Norma siguió diciendo un montón de cosas incomprensibles para su estado mental, y caminaron juntos a través de las góndolas. Mientras montañas de cosas innecesarias se apilaban dentro del changuito, Copérnico fue urdiendo una idea sobre la muerte, o el miedo a morir, que lo hizo sentirse a salvo de cualquier despojo o sinsentido. Del mismo modo repentino con que lo había atravesado el comentario sobre la maestra, detuvo a su esposa, la tomo de las manos y le dijo mirándola a los ojos:

Norma, si pudiésemos pensar que el miedo a morir es también el miedo a vivir menos de lo que queremos, deseamos o suponemos que merecemos. Si ciertamente fuésemos capaces de advertir que detrás del miedo a la muerte se esconde, en realidad, un miedo más supremo que es el miedo a no vivir de modo tal que nuestros deseos encajen exactamente con nuestros segundos vividos. Si no necesitáramos del despropósito de la muerte para hacer valer nuestra intuición, nuestra voluntad y nuestras ganas de hacer cualquier cosa. Y si todo esto fuese parte de los contenidos de la televisión, de las recetas de cocina, de la tapa de los periódicos, o de las conversaciones con el portero, entonces, tal vez, cambiaríamos algunas perspectivas y formas de enfocarnos en la producción de la riqueza y enrolarnos en los ejércitos que defienden con dientes y mentiras la Mesopotamia del consumo.

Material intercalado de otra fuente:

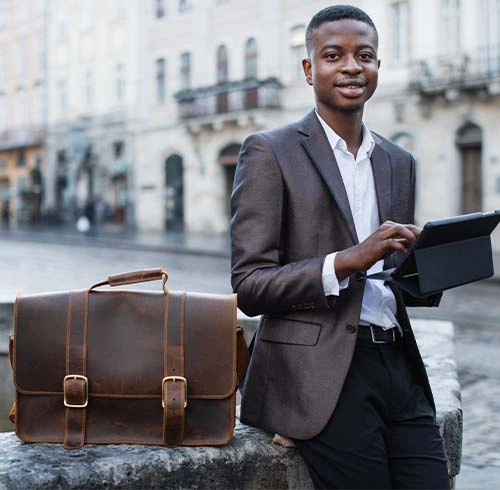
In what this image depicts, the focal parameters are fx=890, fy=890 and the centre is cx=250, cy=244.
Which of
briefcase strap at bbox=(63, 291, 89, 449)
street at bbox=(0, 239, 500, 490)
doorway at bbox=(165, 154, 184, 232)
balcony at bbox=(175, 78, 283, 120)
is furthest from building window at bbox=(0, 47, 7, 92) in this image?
briefcase strap at bbox=(63, 291, 89, 449)

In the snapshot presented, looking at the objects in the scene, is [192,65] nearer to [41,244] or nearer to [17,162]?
[41,244]

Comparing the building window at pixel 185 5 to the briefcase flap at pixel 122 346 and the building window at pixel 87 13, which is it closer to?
the building window at pixel 87 13

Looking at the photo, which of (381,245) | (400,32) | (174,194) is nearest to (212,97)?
(174,194)

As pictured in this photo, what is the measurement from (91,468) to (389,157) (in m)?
1.34

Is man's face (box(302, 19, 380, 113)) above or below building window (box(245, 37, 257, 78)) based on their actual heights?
below

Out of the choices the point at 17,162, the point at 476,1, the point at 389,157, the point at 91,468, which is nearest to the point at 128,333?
the point at 91,468

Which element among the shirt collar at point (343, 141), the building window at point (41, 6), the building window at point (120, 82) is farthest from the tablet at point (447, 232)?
the building window at point (41, 6)

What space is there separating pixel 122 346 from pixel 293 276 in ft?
1.73

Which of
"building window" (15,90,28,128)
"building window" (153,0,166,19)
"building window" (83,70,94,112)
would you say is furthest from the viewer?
"building window" (15,90,28,128)

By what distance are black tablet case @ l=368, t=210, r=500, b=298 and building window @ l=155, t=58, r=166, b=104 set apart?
3389cm

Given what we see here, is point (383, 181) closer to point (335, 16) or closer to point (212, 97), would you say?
point (335, 16)

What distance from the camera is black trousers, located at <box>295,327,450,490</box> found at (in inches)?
96.5

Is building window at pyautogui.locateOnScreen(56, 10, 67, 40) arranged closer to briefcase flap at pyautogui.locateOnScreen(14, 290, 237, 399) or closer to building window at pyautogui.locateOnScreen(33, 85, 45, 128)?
building window at pyautogui.locateOnScreen(33, 85, 45, 128)

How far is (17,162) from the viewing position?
46.9m
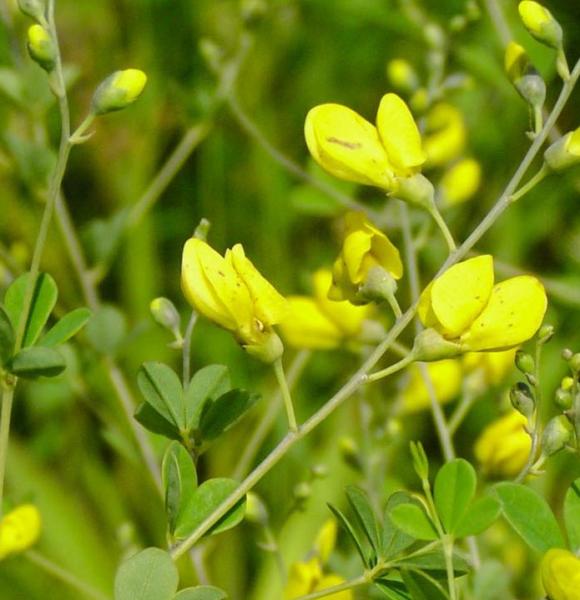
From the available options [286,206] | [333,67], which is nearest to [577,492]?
[286,206]

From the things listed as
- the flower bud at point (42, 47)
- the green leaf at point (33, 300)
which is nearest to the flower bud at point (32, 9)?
the flower bud at point (42, 47)

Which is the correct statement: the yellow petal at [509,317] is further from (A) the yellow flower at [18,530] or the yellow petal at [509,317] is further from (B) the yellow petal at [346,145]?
(A) the yellow flower at [18,530]

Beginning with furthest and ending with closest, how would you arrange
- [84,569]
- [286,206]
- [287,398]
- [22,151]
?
1. [286,206]
2. [84,569]
3. [22,151]
4. [287,398]

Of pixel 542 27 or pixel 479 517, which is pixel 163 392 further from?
pixel 542 27

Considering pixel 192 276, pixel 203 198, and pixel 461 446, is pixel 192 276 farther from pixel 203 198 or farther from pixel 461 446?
pixel 203 198

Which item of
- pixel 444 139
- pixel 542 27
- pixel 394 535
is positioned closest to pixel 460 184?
pixel 444 139

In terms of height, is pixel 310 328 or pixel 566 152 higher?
pixel 566 152
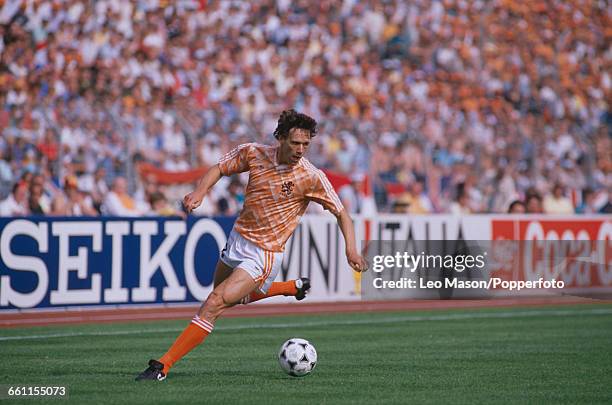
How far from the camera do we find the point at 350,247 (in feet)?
31.8

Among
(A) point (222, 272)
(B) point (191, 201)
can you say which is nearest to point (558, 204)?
(A) point (222, 272)

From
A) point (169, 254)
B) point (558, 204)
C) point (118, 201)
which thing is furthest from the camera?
point (558, 204)

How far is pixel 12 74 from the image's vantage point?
2048 centimetres

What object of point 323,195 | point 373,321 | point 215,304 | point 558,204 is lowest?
point 373,321

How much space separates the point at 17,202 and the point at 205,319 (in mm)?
8036

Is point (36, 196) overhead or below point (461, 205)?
below

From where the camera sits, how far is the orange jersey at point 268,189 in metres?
9.77

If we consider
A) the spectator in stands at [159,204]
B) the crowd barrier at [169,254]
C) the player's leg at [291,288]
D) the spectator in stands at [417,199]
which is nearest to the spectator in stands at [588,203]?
the crowd barrier at [169,254]

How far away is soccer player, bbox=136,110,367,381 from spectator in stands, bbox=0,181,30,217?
7.24 meters

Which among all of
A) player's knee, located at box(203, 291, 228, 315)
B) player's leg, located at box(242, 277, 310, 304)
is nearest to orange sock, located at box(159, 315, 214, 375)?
player's knee, located at box(203, 291, 228, 315)

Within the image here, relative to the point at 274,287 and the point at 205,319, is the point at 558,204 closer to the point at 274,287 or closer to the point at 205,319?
the point at 274,287

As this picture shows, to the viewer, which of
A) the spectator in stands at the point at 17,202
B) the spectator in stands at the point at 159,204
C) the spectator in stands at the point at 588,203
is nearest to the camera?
the spectator in stands at the point at 17,202

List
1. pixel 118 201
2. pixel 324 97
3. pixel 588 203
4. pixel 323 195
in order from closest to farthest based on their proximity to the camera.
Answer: pixel 323 195 → pixel 118 201 → pixel 588 203 → pixel 324 97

Norma – lejos de mal juzgarlo o excusarse en el desatinado contexto para evitar responder a lo que de fondo planteaba Copérnico, y tal vez en nombre de un amor que había sabido perdurar a pesar de los años cargados de inconformidades, fracasos y amputaciones emocionales – lo miró comprensiva, con la mirada de quien te conoce hasta lo más íntimo, y le dijo: si te querés jubilar, está todo bien, mañana te ayudo y empezamos a hacer los papeles.